→ OBJECTIVE: Transcribe, word for word, the part of the land cover mapping passage below starting with "The pixels flagged" and going on through "were not allowed.".

→ EXCERPTED PASSAGE:
The third and last block of rules used three different spectral–temporal NDVI metrics to distinguish between shrubland, natural grassland, and bare soil. The metrics used were the maximum and minimum annual NDVI, and the difference between the 25th and 75th quantiles. For example, a pixel labelled as bare soil and presenting high maximum NDVI could be relabelled as natural grassland, since bare soil should never reach a high annual NDVI value. These annual NDVI metrics were in some cases also used in the first and second blocks of rules as an additional condition to accept relabelling.

4.5. Intra-Annual Change (COSsimP)

Change detection was performed through the analysis of the NDVI time series. The method, based on [50], calculated the variation of the NDVI within a moving time window for each instance of the time series. The variation was the difference between the NDVI after and before each instance considered. That is, the difference between the medians of the five instances after and before the central and moving instance. The largest decrease of NDVI along the time series was returned and assigned to the pixels. A threshold was then defined to identify pixels potentially associated with loss of vegetation. The threshold was set at −0.17 after visually analysing a set of random points drawn for this analysis. Change detection was applied only to pixels classified as forest trees or shrubland in COSsimR because they corresponded to potential cases of unnoticed intra-annual fires and clear-cuts that should be mapped. This was the only spatial constraint imposed to the analysis. That is, this stage did not follow the subzones, and the entire area of the mapping zones classified in COSsimR as forest trees or shrubland was analysed together.

The pixels flagged as associated with an abrupt decrease of NDVI were classified again. This time, only the composite of October 2018 was used for classification to ensure that all potential changes were captured even if occurring at the end of the period analysed. The training pixels used at the first stage to perform COSsimA were reused, but the training pixels with a large decrease of NDVI (below the threshold) were discarded. If-then-else rules were applied to introduce logic and realism to the changes and their classification. For example, pixels classified as forest trees in COSsimR could be reclassified as bare soil in COSsimP, or they could be reclassified as forest trees again. The latter happened when false changes were detected by the NDVI-based analysis. Changes between tree species from COSsimR to COSsimP were not allowed.

4.6. Manual Editing (Final Map)

All mapping zones were merged to produce the complete map of mainland Portugal. Final editing based on manual correction was implemented to remove persisting errors. Errors were found visually, and some guidance was provided by COS18. Although differences between the two maps are inevitable due to divergent mapping settings, suspicious differences covering a considerable area were revisited. Attention was also paid to the borders between the mapping zones. A few artefacts along the borders were found and mainly associated with classes prone to confusion, such as agriculture and natural grassland, resulting in the same patch, such as a crop field, being classified differently in the two sides of the border. When errors were found, polygons were manually delineated with two associated attributes, the wrong map class and the correct class. These polygons were used to relabel the wrong pixels.

→ DATA EXCERPT:
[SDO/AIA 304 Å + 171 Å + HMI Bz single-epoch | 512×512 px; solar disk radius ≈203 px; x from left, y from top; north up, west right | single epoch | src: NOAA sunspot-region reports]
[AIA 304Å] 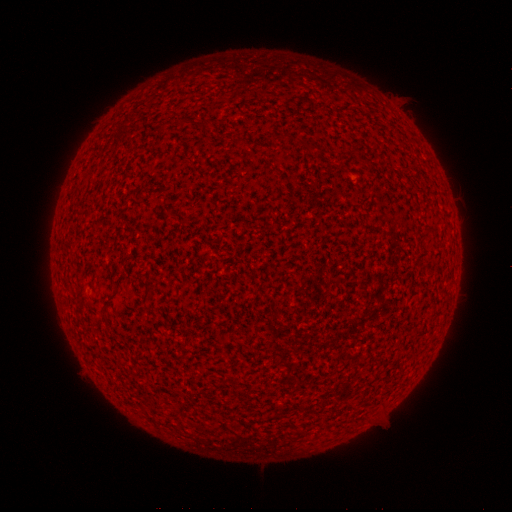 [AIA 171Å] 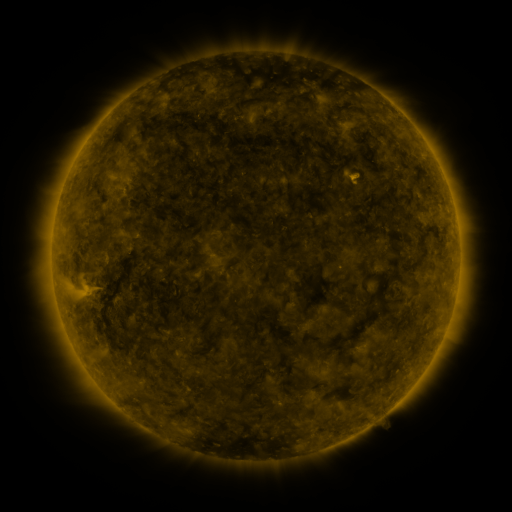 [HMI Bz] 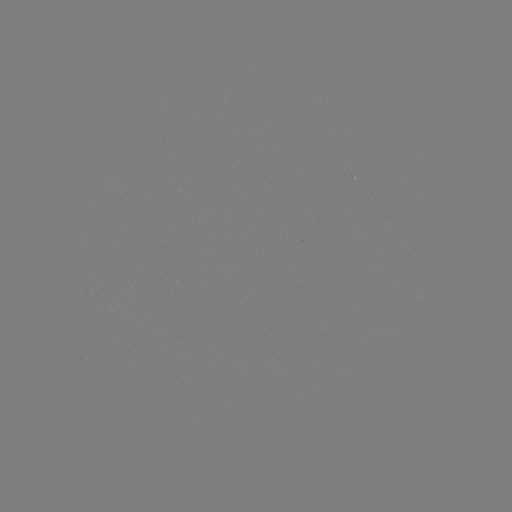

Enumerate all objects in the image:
(none)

→ EXPECTED ANSWER:
The pixels flagged as associated with an abrupt decrease of NDVI were classified again. This time, only the composite of October 2018 was used for classification to ensure that all potential changes were captured even if occurring at the end of the period analysed. The training pixels used at the first stage to perform COSsimA were reused, but the training pixels with a large decrease of NDVI (below the threshold) were discarded. If-then-else rules were applied to introduce logic and realism to the changes and their classification. For example, pixels classified as forest trees in COSsimR could be reclassified as bare soil in COSsimP, or they could be reclassified as forest trees again. The latter happened when false changes were detected by the NDVI-based analysis. Changes between tree species from COSsimR to COSsimP were not allowed.